Extension columns for ETL auditing & lineage

quinnt · August 25, 2020, 8:44pm

We have an interest in using the CDM as the basis for a research data warehouse (as perhaps others do also). Therefore, we are “extending” the CDM to include columns that pertain specifically to the ETL processes that load and update records in our tables. They include columns for transparent data lineage (back to records in the source) and version history/change data capture (CDC). As a contribution to the community, I’m sharing our data warehouse ETL columns (see attachment). Please note that the data types are specific to SQL Server.
etl_audit_columns_OMOP.xlsx (10.3 KB)

quinnt · August 25, 2020, 8:58pm

Not apparent from this simple list of ETL columns is our approach for capturing the version history of records. As an example: We have a person_version table that mirrors the person table, except that person_id is a foreign key and etl_person_version_id is the primary key. The current version of each record is stored in the person table, while every historical (ie, superseded) version of a record is stored in the person_version table.

We detect a record version change by computing the hash value of a newly arrived record from the source and comparing its hash value to the one currently in the person table. Sometimes new source records do not result in a new OMOP record version. Why? Because we load only a subset of columns from the source record and we care to capture the change history of only a subset of those columns.

The rationale for this approach is apparent: Most users only care about the “latest and greatest” version of each record in the person table. Only in rare cases do we need to query the change history. Consequently, we save on storage by not saving the latest version in person_version, at the expense of needing a UNION operation when we do need the full history.

fdimartini · September 8, 2020, 6:45pm

Hi Tim,

Looks like you have a good handle on the ETL process. Was curious how often you run your refresh process and you how handle updates to the vocabulary? Also, how do you handle fact/event tables, do you use a hash key as well?

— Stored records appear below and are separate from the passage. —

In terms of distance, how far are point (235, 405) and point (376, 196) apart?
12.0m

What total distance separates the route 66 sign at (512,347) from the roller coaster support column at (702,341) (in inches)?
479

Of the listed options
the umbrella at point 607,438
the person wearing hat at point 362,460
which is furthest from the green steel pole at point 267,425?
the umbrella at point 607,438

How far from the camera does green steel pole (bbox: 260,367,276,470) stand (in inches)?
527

quinnt · September 8, 2020, 7:08pm

Thanks for the note, @fdimartini. Full transparency: we are only just starting our OMOP project, so we haven’t yet worked out many of the necessary details. However, several of our project team’s members have years of data warehousing experience, so we’re doing our best to leverage our hard-won lessons from the past when designing our OMOP ETL pipeline.

Our refresh process will be daily and, as you can perceive from my prior post, it will consist of an incremental or “delta” load, rather than a full truncate-and-reload every time.

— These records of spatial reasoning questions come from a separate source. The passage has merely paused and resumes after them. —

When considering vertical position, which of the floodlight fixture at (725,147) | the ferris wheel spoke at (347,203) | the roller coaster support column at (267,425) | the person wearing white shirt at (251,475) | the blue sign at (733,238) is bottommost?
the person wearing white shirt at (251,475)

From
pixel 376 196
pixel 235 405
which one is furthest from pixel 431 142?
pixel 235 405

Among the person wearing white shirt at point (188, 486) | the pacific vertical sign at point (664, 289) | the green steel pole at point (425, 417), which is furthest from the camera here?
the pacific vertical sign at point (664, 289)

My plan was to use the same CDC approach to the event tables (eg, visit_occurrence, measurement) as we’ve designed for the “master file” tables (eg, person, provider, location), even though we expect much lower volumes of record updates in these tables. The rationale is as follows: we’re building a metadata-driven process that makes it easy to apply the same ETL steps uniformly across all tables in the model.

We haven’t yet tackled vocabulary refreshes. We might decide not to apply the CDC approach to these tables, simply because the content is published by OHDSI on ATHENA and, therefore, is more controlled than other, more volatile sources.

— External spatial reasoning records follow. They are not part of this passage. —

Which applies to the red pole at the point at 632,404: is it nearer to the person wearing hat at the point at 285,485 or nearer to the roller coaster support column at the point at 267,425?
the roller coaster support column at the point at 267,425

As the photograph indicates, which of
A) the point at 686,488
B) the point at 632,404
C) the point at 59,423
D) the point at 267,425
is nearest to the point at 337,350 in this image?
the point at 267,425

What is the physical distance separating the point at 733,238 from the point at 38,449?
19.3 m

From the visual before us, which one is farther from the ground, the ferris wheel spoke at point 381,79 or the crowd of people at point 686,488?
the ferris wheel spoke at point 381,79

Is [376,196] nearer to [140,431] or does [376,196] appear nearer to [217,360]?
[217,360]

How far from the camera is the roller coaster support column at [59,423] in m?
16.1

fdimartini · September 9, 2020, 6:59pm

I’ve always been a fan of a metadata driven process - makes everyone’s lives easier.

If you are taking suggestions for updating the vocab, there are a few approaches - you can just keep the existing vocab and update on a monthly/quarterly basis, or scan new vocab and compare each domain xxx_concept_id to see if the upgrade impacts you.

The only issue with refreshing the full dataset with a new vocab is generating new identity columns (domainname_id), which may impact your research team if they reference them. Something to consider.

But ultimately, it is nice to hear how community members are handling their incremental processes, it isn’t a regular topic on the forums.

KJDonovan · February 4, 2021, 7:07pm

@quinnt – I am new to this forum and the OMOP CDM, but not to warehousing. I am in the process of evaluating the CDM for a client and I too am looking for ways to extend the base model with lineage attributes and other things.
I would guess that adding attributes to the tail end of some of the data table like Tim suggests is the way to go.
What don’t know is if I make such modifications to the core model will they break downstream integrations with ATLAS?
Thanks,
Kevin.

quinnt · February 4, 2021, 7:50pm

Adding extension columns to the “tail end” of the standard OMOP tables is what we’re doing, and I know of a few other organizations who are doing the same. Other organizations are creating “sibling” tables (with the same primary keys) in order to keep their standard OMOP tables “pure”.

AFAIK, extension columns don’t present a problem for ATLAS. If they did, you could always create a set of database views in a different schema to present “pure” OMOP tables to ATLAS.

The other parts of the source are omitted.